第二章 魔法一発金貨一千枚の女(1)

 ステイタスのことはこれくらいにしとくとして最初の話に戻る。もちろん三馬鹿のことではない。

 そう、新年の話だな。

 いや、もうすでに二月になったんだけどさ。

 そもそも新年とはいっても「神に仕えるものはぜいたくを慎むべきである」とかいう理由で養護院の食事が豪華になることはまったくない。もちろんお年玉などは存在しない。教会関係者の服からはとてもいい匂いが漂ってるんだけどね? むっちゃ酒臭いやつとかも居たし。

 むしろ新年以外でも年間を通して食事の質が下がることはあっても、上がることなどこの三年で一度たりともなかったからな? 刑務所でもお節っぽいものが出るらしいのに。

 まぁ俺はシーナちゃんと色々食べてきたんだけどな!

 最近は街でも俺がそこそこ小銭を持ってると認識されてきているので(教会で彫刻してる姿を見た人もいるだろうし)、昔は嫌な顔で追い払われてた屋台なんかも愛想が良くなった。

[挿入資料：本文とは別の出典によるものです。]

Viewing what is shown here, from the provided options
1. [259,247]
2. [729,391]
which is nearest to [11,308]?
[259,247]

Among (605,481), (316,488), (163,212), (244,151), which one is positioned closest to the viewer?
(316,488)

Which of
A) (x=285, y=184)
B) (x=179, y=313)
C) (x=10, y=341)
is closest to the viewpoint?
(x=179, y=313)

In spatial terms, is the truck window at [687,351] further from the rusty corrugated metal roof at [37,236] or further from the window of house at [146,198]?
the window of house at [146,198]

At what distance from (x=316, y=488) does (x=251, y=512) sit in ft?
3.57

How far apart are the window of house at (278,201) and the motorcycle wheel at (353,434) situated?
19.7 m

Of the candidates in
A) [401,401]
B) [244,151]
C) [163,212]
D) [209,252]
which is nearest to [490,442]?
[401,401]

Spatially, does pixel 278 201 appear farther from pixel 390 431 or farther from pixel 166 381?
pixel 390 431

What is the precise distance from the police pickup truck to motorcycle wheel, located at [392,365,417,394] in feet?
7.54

 もちろんそんな店では何も買わないけどね? そう、俺の心は猫の額よりも狭いのだ。

 いや、今は新年のご飯もどうでもいい話なんだよ。

 そう、俺、今年で十四歳になったんだよね……。

『ハリス、十四歳の春』って言うといかがわしい妄想をてる映像作品イメージヴィデオのタイトルみたいだな。いや、二月に入ったばっかりだしまだまだ春じゃなくて真冬真っ盛りなんだけどさ。北都近隣、十一月から三月終わりまでは普通に寒いもん。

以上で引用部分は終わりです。